* WHAT YOU NEED TO DO *
Could you retype all of the entries exactly, without their pictures?

* INPUT DATA *
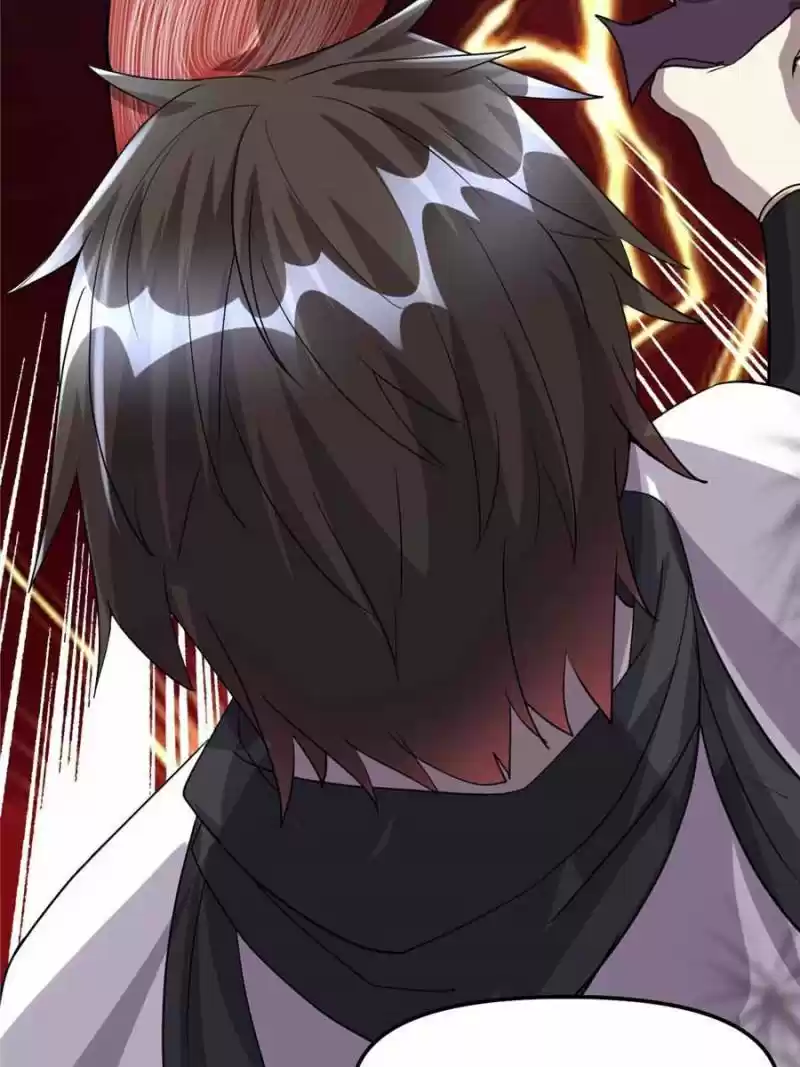 I Might Be A Fake Cultivator Chapter 83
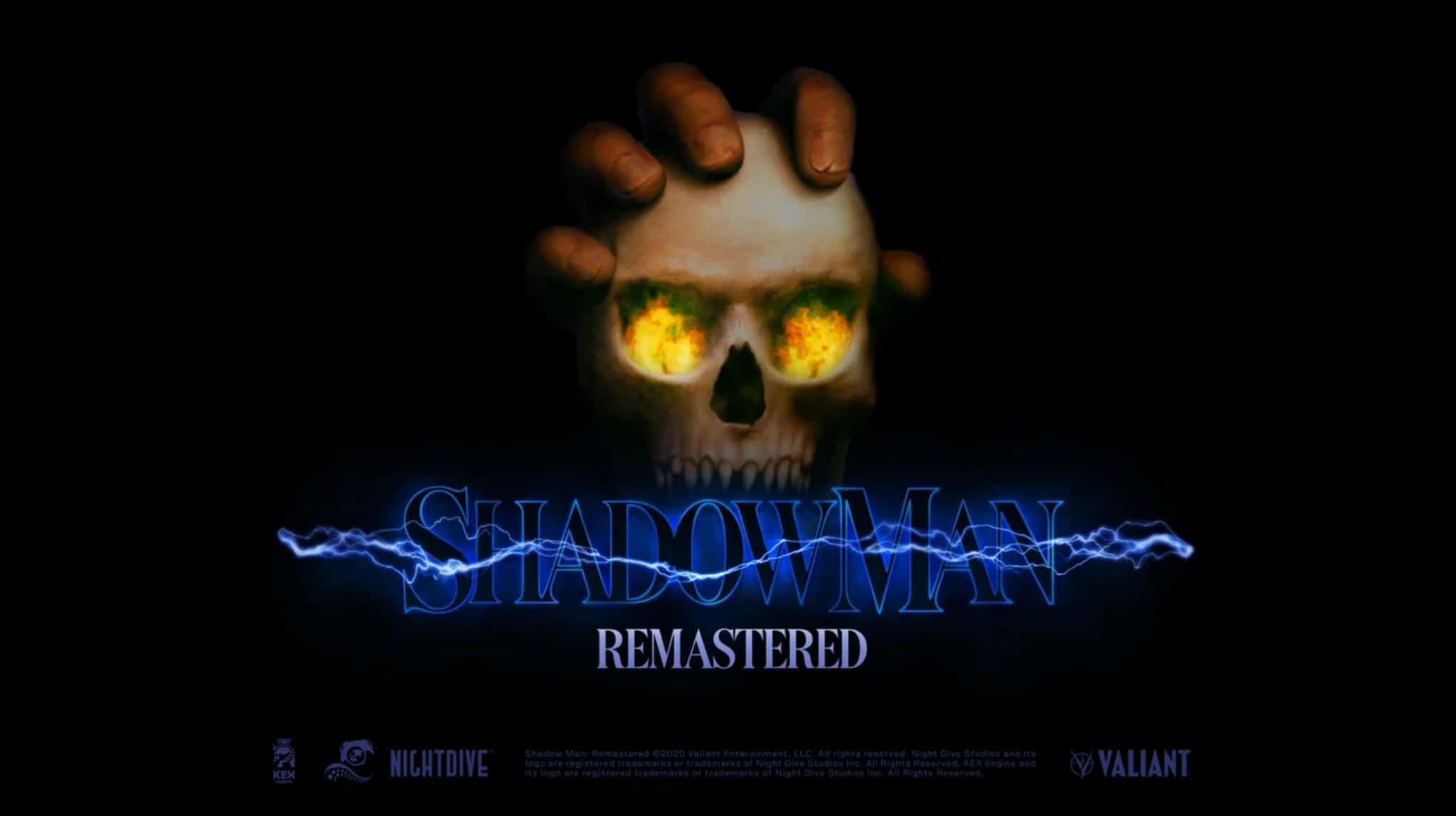Anunciado Shadow Man Remastered para Nintendo Switch: disponible en 2021
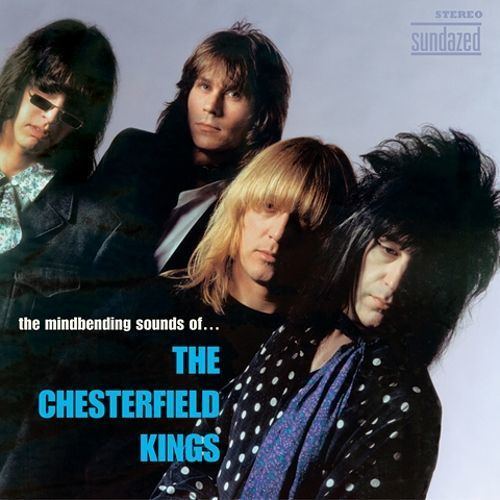The Chesterfield Kings Chesterfield Kings Biography Albums Streaming Links AllMusic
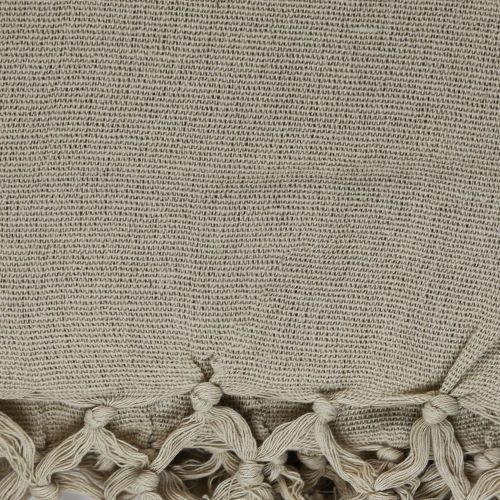 Ριχτάρι Rajput 225x250εκ. Μπεζ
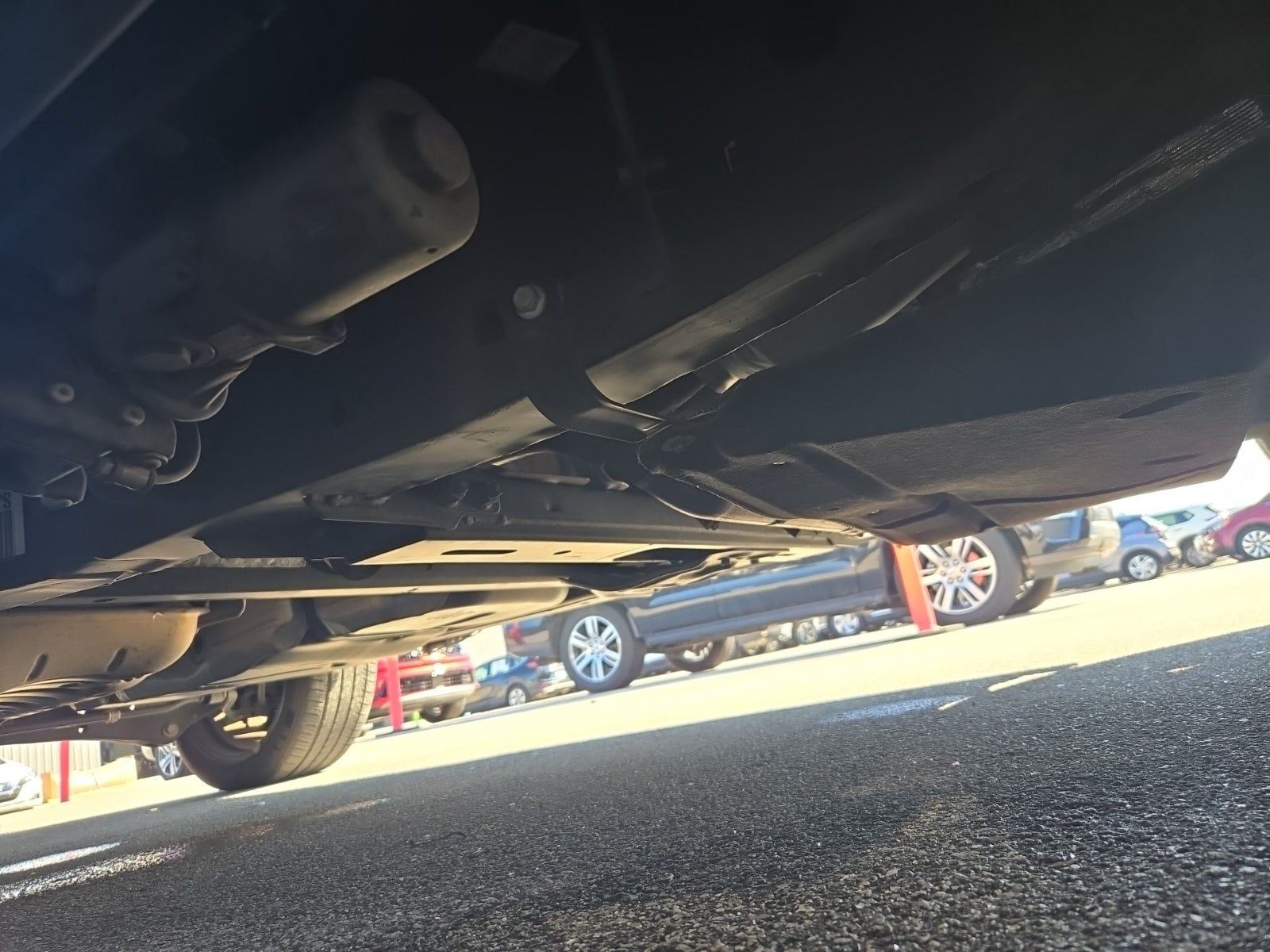 2019 Lincoln Navigator Reserve AWD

* OUTPUT OF THE EXERCISE *
 I Might Be A Fake Cultivator Chapter 83
Anunciado Shadow Man Remastered para Nintendo Switch: disponible en 2021
The Chesterfield Kings Chesterfield Kings Biography Albums Streaming Links AllMusic
 Ριχτάρι Rajput 225x250εκ. Μπεζ
 2019 Lincoln Navigator Reserve AWD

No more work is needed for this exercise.